- _Exercise details_: Each entry has to be copied exactly, with nothing missed.

— Begin Material supplied —

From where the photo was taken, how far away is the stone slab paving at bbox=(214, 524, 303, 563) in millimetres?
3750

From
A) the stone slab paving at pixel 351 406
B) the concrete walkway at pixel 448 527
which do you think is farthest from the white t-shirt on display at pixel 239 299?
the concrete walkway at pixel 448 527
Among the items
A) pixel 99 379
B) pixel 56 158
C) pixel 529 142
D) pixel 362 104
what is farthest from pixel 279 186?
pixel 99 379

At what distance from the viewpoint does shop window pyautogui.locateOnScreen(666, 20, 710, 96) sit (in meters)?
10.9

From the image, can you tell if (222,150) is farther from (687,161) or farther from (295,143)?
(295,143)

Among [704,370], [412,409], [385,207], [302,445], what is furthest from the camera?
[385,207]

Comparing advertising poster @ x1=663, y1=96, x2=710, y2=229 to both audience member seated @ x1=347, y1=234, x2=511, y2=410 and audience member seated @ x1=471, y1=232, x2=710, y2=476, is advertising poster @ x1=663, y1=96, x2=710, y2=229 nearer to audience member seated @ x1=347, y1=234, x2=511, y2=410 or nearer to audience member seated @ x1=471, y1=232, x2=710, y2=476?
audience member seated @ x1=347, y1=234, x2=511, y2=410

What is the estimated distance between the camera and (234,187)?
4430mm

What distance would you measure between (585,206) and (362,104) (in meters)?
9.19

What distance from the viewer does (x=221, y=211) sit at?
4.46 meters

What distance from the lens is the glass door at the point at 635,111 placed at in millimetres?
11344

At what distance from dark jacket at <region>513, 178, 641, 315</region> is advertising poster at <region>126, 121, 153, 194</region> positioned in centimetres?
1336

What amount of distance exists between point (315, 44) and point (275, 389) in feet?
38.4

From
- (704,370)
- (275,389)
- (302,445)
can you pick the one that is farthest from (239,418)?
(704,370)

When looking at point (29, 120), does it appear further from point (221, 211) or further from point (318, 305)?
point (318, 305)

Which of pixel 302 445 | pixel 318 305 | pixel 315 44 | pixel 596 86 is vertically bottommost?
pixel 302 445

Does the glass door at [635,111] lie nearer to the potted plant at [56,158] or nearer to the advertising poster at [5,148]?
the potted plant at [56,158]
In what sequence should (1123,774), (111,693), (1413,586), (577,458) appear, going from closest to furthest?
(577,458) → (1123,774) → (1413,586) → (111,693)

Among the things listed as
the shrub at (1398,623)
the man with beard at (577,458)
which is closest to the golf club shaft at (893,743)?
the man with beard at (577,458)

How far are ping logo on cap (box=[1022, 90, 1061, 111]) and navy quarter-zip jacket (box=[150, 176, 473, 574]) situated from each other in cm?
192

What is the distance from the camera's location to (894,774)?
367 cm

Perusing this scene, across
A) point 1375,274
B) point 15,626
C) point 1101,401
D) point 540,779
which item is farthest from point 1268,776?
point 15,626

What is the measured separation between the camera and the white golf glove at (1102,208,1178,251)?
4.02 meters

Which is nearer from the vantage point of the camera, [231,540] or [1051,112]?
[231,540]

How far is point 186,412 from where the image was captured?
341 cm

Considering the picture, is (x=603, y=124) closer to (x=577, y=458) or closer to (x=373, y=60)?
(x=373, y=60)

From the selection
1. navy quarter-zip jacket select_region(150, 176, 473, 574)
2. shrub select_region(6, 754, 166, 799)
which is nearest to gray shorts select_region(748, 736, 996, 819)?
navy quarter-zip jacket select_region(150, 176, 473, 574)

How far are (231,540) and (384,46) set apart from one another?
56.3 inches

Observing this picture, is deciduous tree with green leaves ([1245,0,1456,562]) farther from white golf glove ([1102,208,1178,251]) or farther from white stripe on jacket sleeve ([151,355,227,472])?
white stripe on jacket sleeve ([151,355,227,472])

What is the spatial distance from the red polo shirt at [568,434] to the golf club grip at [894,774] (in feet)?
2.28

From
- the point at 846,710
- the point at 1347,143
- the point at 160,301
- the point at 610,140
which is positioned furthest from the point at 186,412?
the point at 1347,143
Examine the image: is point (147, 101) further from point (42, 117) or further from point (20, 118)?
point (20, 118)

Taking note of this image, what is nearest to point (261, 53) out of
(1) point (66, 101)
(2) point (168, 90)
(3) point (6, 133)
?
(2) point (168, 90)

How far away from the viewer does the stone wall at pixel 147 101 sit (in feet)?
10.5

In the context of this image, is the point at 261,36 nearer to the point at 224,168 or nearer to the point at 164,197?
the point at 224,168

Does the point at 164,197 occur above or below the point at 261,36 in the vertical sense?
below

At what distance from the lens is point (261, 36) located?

— End Material supplied —

- _Response below_:
From where the photo was taken, how far away is the stone slab paving at bbox=(214, 524, 303, 563) in millimetres?
3750

From
A) the stone slab paving at pixel 351 406
B) the concrete walkway at pixel 448 527
which do you think is farthest from the white t-shirt on display at pixel 239 299?
the concrete walkway at pixel 448 527
Among the items
A) pixel 99 379
B) pixel 56 158
C) pixel 529 142
D) pixel 362 104
what is farthest from pixel 279 186?
pixel 99 379

At what distance from the viewpoint does shop window pyautogui.locateOnScreen(666, 20, 710, 96) sit (in meters)?
10.9

From the image, can you tell if (222,150) is farther from (687,161) or farther from (295,143)?
(295,143)

Among [704,370], [412,409], [385,207], [302,445], what is furthest from the camera?
[385,207]

Comparing advertising poster @ x1=663, y1=96, x2=710, y2=229 to both audience member seated @ x1=347, y1=234, x2=511, y2=410 and audience member seated @ x1=471, y1=232, x2=710, y2=476, is advertising poster @ x1=663, y1=96, x2=710, y2=229 nearer to audience member seated @ x1=347, y1=234, x2=511, y2=410 or nearer to audience member seated @ x1=471, y1=232, x2=710, y2=476?
audience member seated @ x1=347, y1=234, x2=511, y2=410

What is the estimated distance between the camera and (234,187)?
4430mm

What distance would you measure between (585,206) and (362,104) (in meters)?
9.19

What distance from the viewer does (x=221, y=211) sit at?
4.46 meters

What distance from the lens is the glass door at the point at 635,111 placed at in millimetres?
11344

At what distance from dark jacket at <region>513, 178, 641, 315</region> is advertising poster at <region>126, 121, 153, 194</region> positioned in centimetres?
1336

What amount of distance exists between point (315, 44) and point (275, 389) in feet?
38.4

From
- (704,370)
- (275,389)
- (302,445)
can you pick the one that is farthest from (239,418)?
(704,370)

When looking at point (29, 120), does it appear further from point (221, 211) or further from point (318, 305)?
point (318, 305)

Which of pixel 302 445 | pixel 318 305 | pixel 315 44 | pixel 596 86 is vertically bottommost?
pixel 302 445

Does the glass door at [635,111] lie nearer to the potted plant at [56,158] or nearer to the advertising poster at [5,148]?
the potted plant at [56,158]
In what sequence should (1123,774), (111,693), (1413,586), (577,458) appear, going from closest to furthest?
(577,458) → (1123,774) → (1413,586) → (111,693)

Among the things listed as
the shrub at (1398,623)
the man with beard at (577,458)
which is closest to the golf club shaft at (893,743)?
the man with beard at (577,458)

How far are ping logo on cap (box=[1022, 90, 1061, 111]) and navy quarter-zip jacket (box=[150, 176, 473, 574]) situated from each other in cm?
192

What is the distance from the camera's location to (894,774)?
367 cm

Perusing this scene, across
A) point 1375,274
B) point 15,626
C) point 1101,401
D) point 540,779
which item is farthest from point 1268,776?
point 15,626

What is the measured separation between the camera and the white golf glove at (1102,208,1178,251)?
4.02 meters

Which is nearer from the vantage point of the camera, [231,540] or [1051,112]?
[231,540]

How far is point 186,412 from where the image was captured?
341 cm

Considering the picture, is (x=603, y=124) closer to (x=577, y=458) or closer to (x=373, y=60)?
(x=373, y=60)

From the selection
1. navy quarter-zip jacket select_region(150, 176, 473, 574)
2. shrub select_region(6, 754, 166, 799)
which is nearest to gray shorts select_region(748, 736, 996, 819)?
navy quarter-zip jacket select_region(150, 176, 473, 574)

How far are (231,540) and (384,46) set apart from one another?
56.3 inches

Observing this picture, is deciduous tree with green leaves ([1245,0,1456,562]) farther from white golf glove ([1102,208,1178,251]) or farther from white stripe on jacket sleeve ([151,355,227,472])?
white stripe on jacket sleeve ([151,355,227,472])

What is the spatial distance from the red polo shirt at [568,434] to the golf club grip at [894,774] (in feet)?
2.28

From
- the point at 846,710
- the point at 1347,143
- the point at 160,301
- the point at 610,140
which is positioned furthest from the point at 186,412?
the point at 1347,143
Examine the image: is point (147, 101) further from point (42, 117) or further from point (20, 118)?
point (20, 118)

Taking note of this image, what is nearest to point (261, 53) out of
(1) point (66, 101)
(2) point (168, 90)
(3) point (6, 133)
?
(2) point (168, 90)

How far away from the viewer does the stone wall at pixel 147 101 sit (in feet)?
10.5

In the context of this image, is the point at 261,36 nearer to the point at 224,168 or nearer to the point at 164,197?
the point at 224,168

Does the point at 164,197 occur above or below the point at 261,36 in the vertical sense?
below

At what distance from the lens is point (261, 36) located?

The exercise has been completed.